Aaand he should probably spend less energy cataloging this woman’s hair colors, and more on . . . you know, important shit. It wasn’t like he didn’t have other things to think about—workshops to write and goals to chase and nonprofits to get off the ground.
But then Dani sighed, and he was distracted from common sense again.
“That was a hell of a sigh,” he murmured, because it had been.
“Of course it was,” she replied absently. “I’m a hell of a woman.”
True enough, and a typical Danika comment, but her gaze was distant and her heart clearly wasn’t in it. With her narrowed eyes and her pursed lips, she seemed unusually . . . agitated, and that gnawed at Zaf harder than it should.
See, if she was pissed about “culturally biased research” or “two-dimensional claims to feminism,” he would have heard about it the minute she entered the building. Which meant something else must be bothering her, maybe something serious—but she hadn’t mentioned that something, so it clearly wasn’t his business.
He wouldn’t ask. He wouldn’t pry. He wouldn’t—
“Everything all right?” blurted his big fucking mouth.
Dani startled as if he’d pulled her out of deep thought. “Well—it’s just—” She hesitated. “I should probably go up. You know I try to be early to class in order to give the impression of omnipotence.”
She was ridiculous, as always. Unselfconscious, as always. Made him want to grin, as always.
Zaf resisted, as always.
“Fair enough,” he said. “I’ll see you—”
She produced another sigh fit for the stage and announced, “Fine, fine, you dragged it out of me.”
“Did I,” he deadpanned.
“I’d tell you not to be sarcastic, but I don’t think you can help it. No, be quiet, you awful man, and listen to me moan. You did ask.”
“That I did.” Fuck, but he enjoyed this woman.
“You wouldn’t believe what happened to me outside the coffee shop.”
He sipped his coffee like he wasn’t desperate to know. “Feel free to tell me anytime now. It’s only been a century since this conversation started, after all.”
That earned him a quicksilver smile before she confessed. “Some arsehole asked me to dinner.”
His next sip seemed to burn. “Hope you told them to get fucked.”

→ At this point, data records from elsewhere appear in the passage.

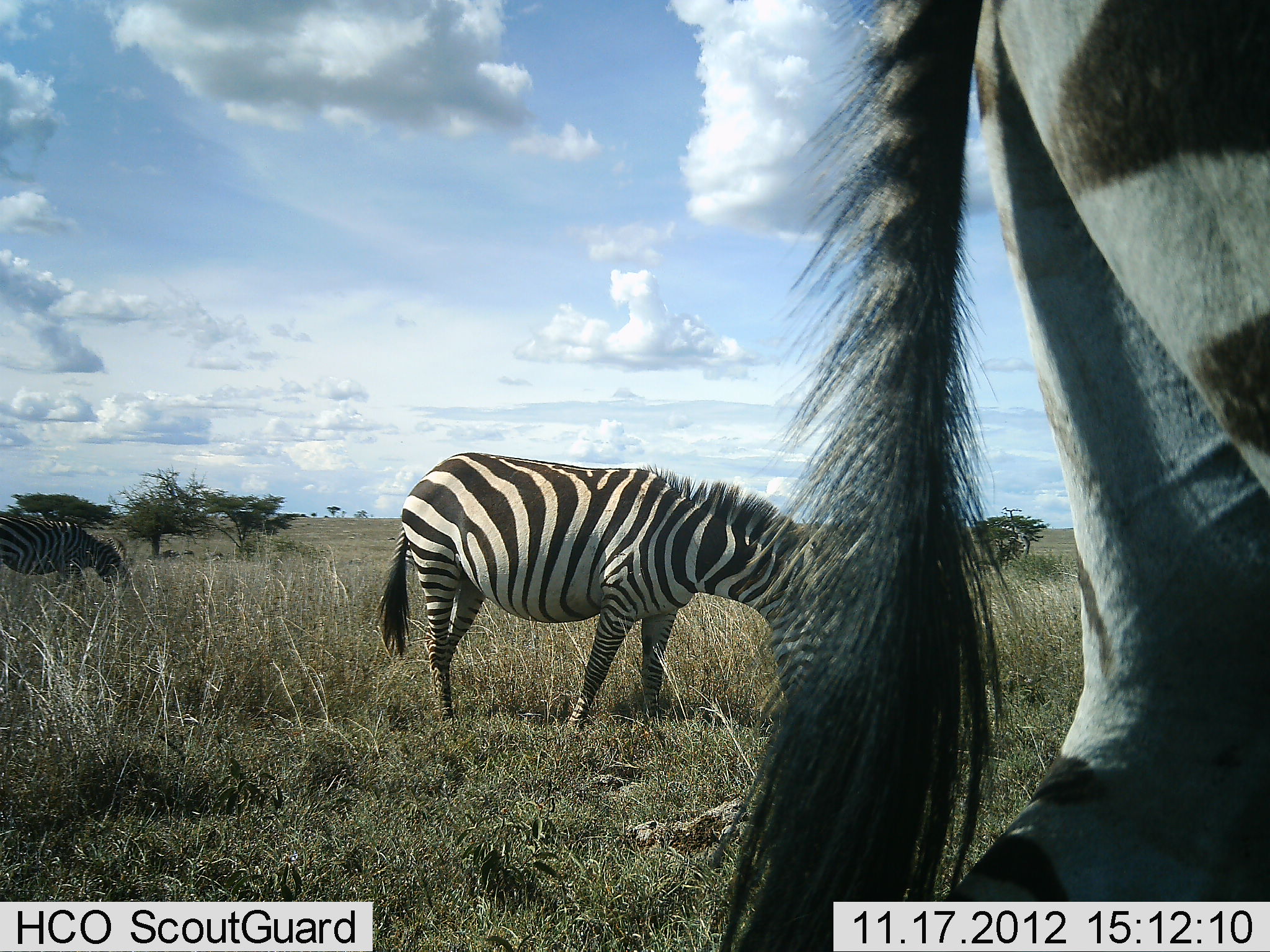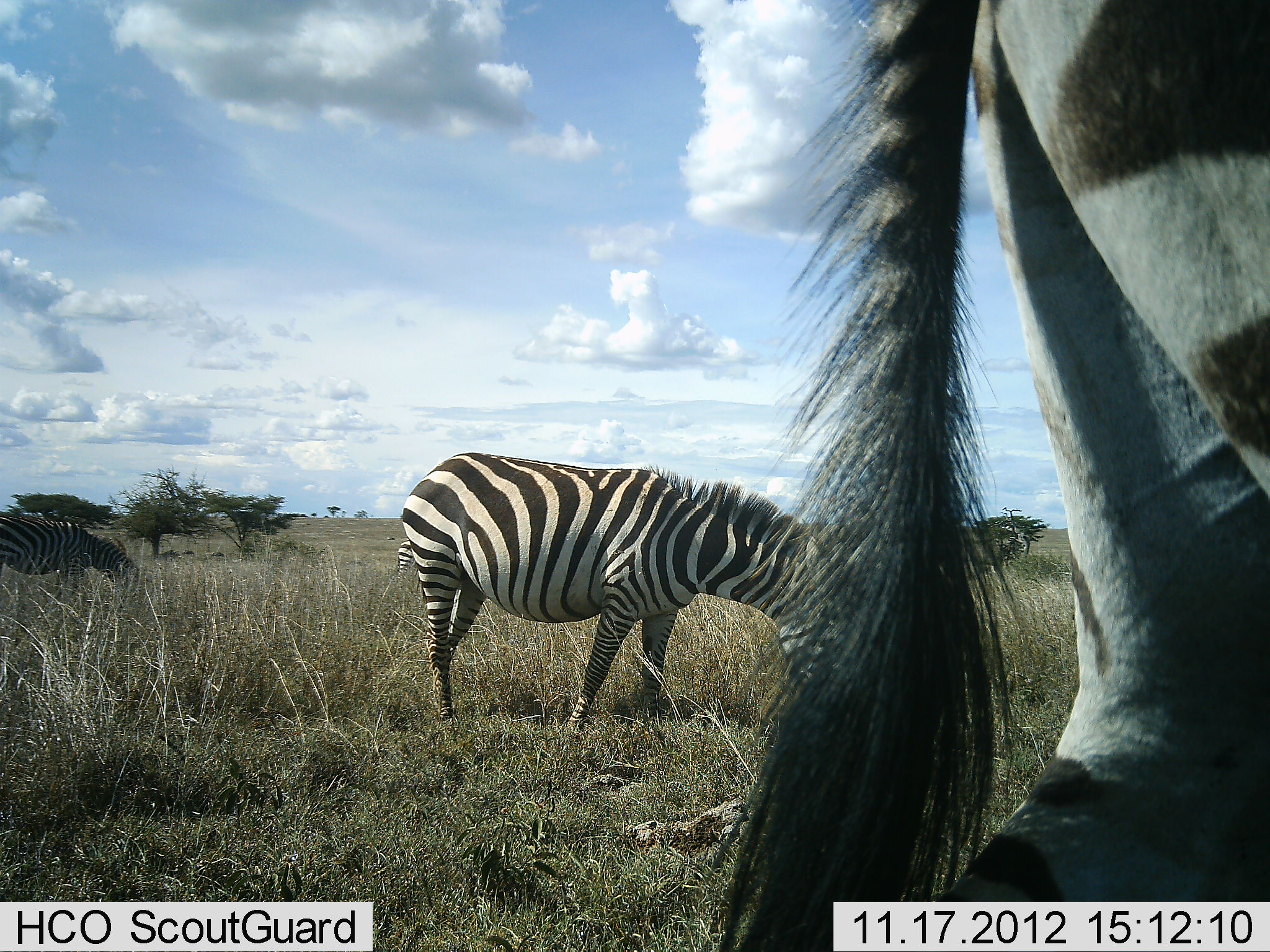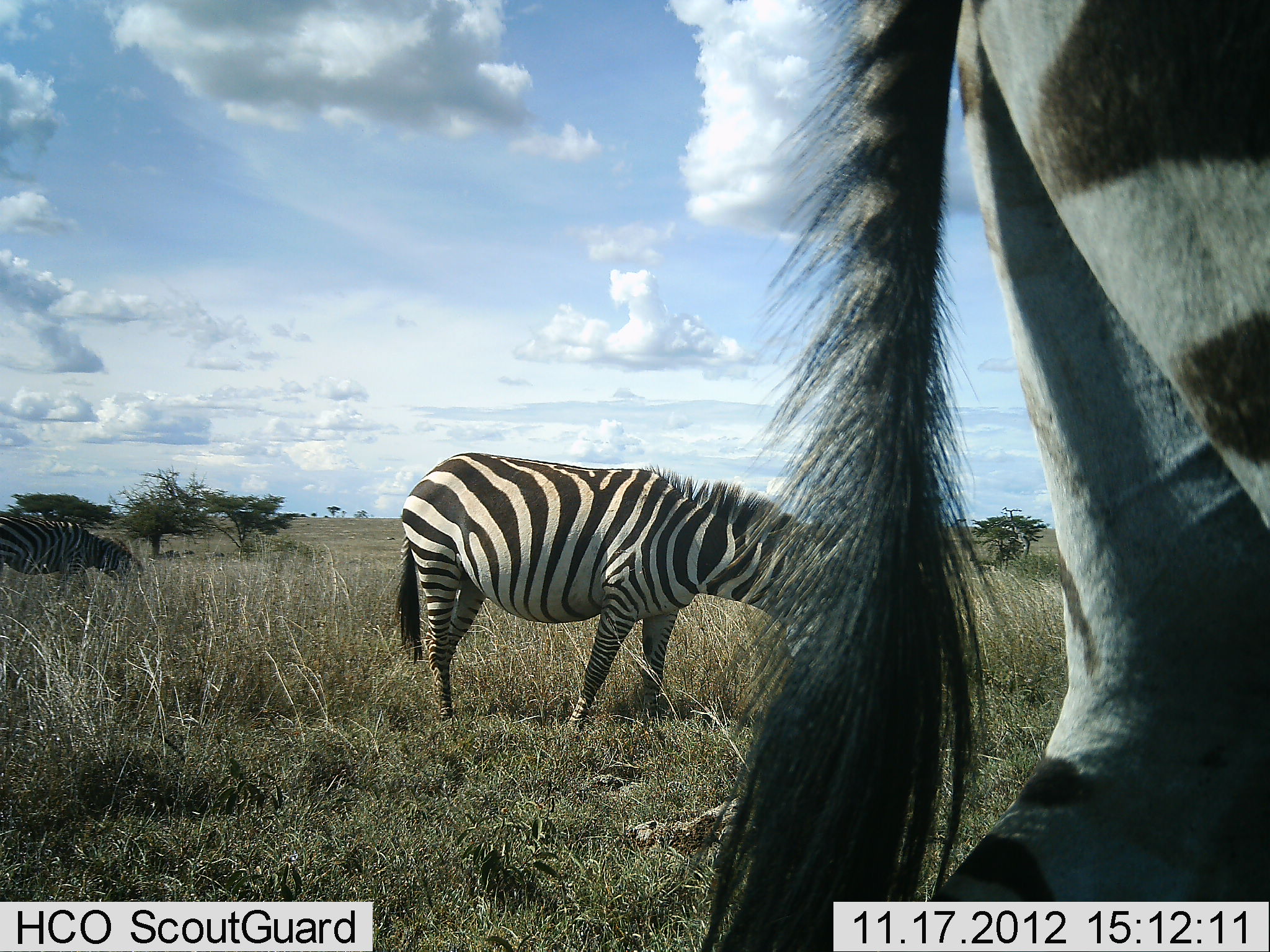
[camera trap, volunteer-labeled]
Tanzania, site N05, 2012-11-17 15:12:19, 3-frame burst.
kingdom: Animalia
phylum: Chordata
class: Mammalia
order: Perissodactyla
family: Equidae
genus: Equus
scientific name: Equus quagga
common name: plains zebra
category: zebra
Zebra (plains zebra) (Equus quagga), count 3. Behavior (volunteer vote fractions): standing 80%, resting 0%, moving 0%, interacting 0%. Young present (vote fraction): 0%. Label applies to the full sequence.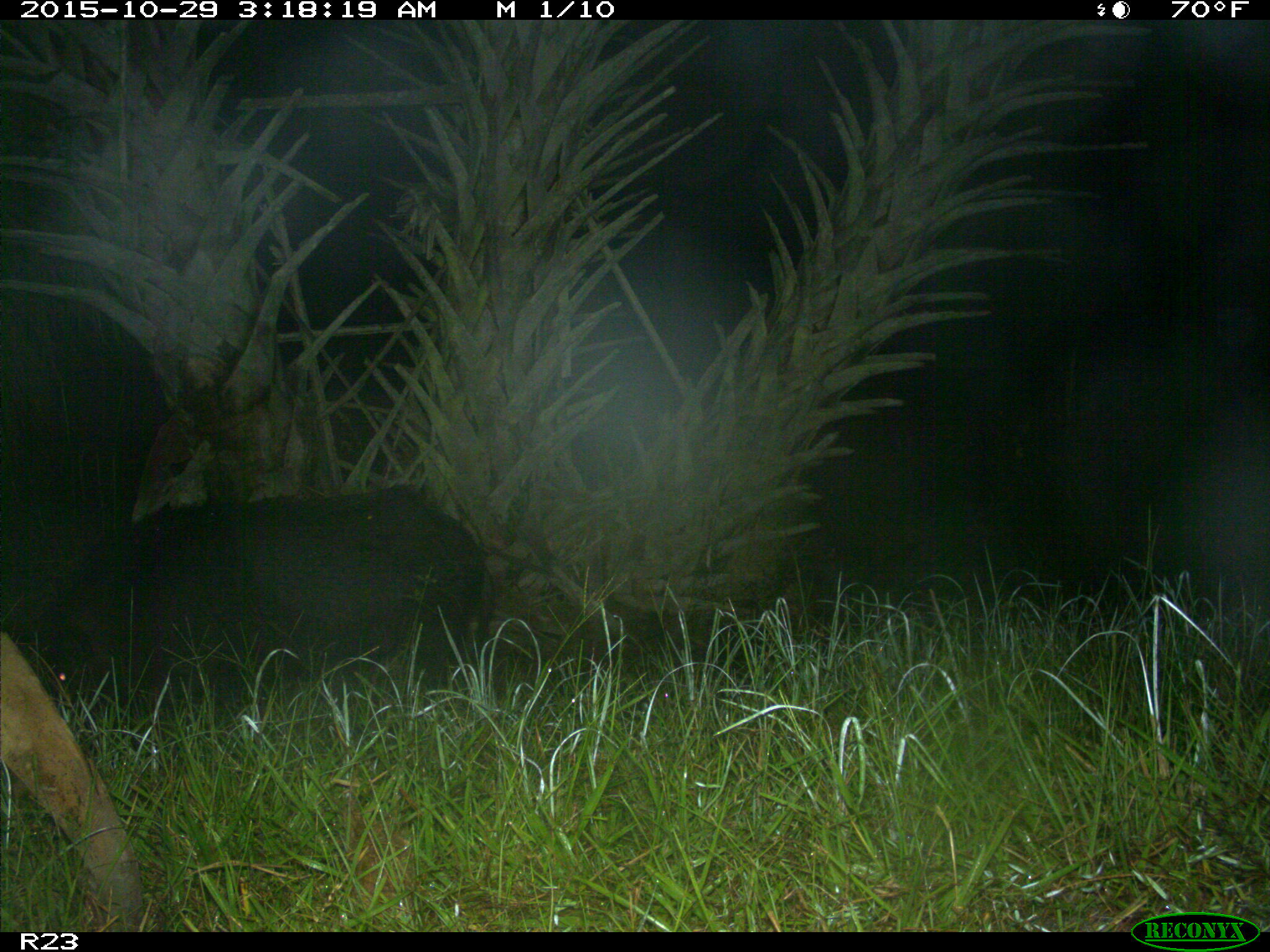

“Well, yes.” She must have approved of his response, because her gaze went all warm and sweet like treacle. “Yes, I did.”
“Good.”
Good, as in, women deserved to go about their business without being drooled on at the arse-crack of dawn; not good because he didn’t want any fucker taking Danika out to dinner. That would be weird and possessive and pointless, because she was categorically none of his business. Sometimes he got this burning urge to make her his business, but he was pretty good at squashing that before it got out of control.
See, what Zaf really wanted was to be happy, and he’d read enough romance novels to know how to make that happen. First, you reached your goals and shit. (He was working on that part.) Second, you found a good woman who made you think bad thoughts and you lived happily ever after with her.
Dani was a good woman who made him think filthy thoughts, but he’d known her long enough to realize there’d be no happily ever after. They wouldn’t even get to “once upon a time.” First, because she talked about banging Janelle Monáe kind of a lot, and when he’d asked what she thought of Idris Elba (everyone who was into guys liked Idris Elba, right?), all she’d said was “He’s great. I really enjoyed Luther.” And then there was the fact that, according to staff gossip (not that Zaf approved of staff gossip—he really didn’t, he absolutely didn’t), Danika Brown was the queen of one-time things. Zaf wouldn’t know what to do with a one-time thing if it showed up with a fifty-page instruction manual and slapped him on the dick.